INSTRUCTIONS FOR THE TASK: Using the entries below, transcribe exactly the line containing "At what distance from (x=956, y=118)" and each line that follows it to the end.

(Extracted data entries)
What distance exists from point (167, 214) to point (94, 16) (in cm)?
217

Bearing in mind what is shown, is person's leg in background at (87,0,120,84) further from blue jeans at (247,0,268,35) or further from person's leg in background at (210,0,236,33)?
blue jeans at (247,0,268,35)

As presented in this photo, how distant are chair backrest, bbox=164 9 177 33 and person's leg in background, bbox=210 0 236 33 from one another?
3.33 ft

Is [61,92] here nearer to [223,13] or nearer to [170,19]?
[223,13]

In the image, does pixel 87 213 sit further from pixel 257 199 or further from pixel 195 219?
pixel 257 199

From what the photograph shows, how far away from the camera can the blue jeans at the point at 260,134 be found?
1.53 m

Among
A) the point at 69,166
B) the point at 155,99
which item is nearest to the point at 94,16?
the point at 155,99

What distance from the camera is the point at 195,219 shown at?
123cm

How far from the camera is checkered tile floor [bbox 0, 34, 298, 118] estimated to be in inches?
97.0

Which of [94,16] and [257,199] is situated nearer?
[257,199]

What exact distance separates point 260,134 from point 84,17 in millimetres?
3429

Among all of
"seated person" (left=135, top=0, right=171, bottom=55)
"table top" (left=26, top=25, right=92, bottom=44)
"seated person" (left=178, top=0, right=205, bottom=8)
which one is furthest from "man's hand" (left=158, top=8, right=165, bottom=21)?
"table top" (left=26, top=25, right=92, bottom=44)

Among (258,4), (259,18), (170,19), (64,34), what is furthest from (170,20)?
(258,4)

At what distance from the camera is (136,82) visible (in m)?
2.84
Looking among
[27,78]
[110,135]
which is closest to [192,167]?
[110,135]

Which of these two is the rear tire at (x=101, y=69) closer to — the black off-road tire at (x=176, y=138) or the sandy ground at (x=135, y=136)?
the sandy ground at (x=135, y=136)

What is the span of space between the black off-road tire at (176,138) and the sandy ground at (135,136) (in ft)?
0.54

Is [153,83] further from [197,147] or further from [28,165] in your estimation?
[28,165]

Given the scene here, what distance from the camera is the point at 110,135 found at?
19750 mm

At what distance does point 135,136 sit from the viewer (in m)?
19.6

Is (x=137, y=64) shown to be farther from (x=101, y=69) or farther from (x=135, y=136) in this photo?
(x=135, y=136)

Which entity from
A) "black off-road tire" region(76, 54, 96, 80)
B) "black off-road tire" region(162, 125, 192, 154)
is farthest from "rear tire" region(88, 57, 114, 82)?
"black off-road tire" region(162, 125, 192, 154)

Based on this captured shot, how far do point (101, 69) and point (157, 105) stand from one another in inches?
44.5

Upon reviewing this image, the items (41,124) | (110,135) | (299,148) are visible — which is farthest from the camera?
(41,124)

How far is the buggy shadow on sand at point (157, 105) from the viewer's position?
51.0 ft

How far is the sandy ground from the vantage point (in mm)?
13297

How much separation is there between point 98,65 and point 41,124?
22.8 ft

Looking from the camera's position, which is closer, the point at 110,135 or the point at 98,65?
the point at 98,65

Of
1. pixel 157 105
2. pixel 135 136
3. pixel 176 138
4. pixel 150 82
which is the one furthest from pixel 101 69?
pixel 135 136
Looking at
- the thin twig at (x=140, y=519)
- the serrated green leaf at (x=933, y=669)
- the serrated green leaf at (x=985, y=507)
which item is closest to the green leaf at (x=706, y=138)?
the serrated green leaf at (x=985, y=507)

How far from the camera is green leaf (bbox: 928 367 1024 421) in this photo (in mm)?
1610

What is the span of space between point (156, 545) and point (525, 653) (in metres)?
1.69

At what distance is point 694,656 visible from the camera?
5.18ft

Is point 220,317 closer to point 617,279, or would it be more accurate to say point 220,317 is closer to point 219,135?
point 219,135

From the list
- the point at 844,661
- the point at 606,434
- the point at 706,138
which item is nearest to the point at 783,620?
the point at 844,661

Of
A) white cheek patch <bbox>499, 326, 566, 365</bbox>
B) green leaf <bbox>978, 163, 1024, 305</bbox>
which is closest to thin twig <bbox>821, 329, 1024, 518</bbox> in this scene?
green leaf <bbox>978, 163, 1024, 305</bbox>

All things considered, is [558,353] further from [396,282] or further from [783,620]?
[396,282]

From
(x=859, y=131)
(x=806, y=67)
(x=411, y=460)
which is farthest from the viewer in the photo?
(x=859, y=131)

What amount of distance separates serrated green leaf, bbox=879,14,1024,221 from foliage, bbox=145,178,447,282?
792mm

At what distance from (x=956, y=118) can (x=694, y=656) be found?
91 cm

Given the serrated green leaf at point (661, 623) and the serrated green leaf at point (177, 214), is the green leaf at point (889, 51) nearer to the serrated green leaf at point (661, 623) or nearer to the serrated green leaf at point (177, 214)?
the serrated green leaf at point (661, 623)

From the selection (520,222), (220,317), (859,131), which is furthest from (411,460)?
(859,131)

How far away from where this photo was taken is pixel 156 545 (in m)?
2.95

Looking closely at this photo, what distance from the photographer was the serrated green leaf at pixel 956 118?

TASK RESPONSE:
At what distance from (x=956, y=118) can (x=694, y=656) be found?
91 cm

Given the serrated green leaf at point (661, 623) and the serrated green leaf at point (177, 214), is the green leaf at point (889, 51) nearer to the serrated green leaf at point (661, 623) or nearer to the serrated green leaf at point (177, 214)?
the serrated green leaf at point (661, 623)

From the selection (520,222), (220,317), (859,131), which is furthest from (411,460)?
(859,131)

How far away from where this photo was taken is pixel 156 545 (in m)?
2.95

Looking closely at this photo, what distance from the photographer was the serrated green leaf at pixel 956 118?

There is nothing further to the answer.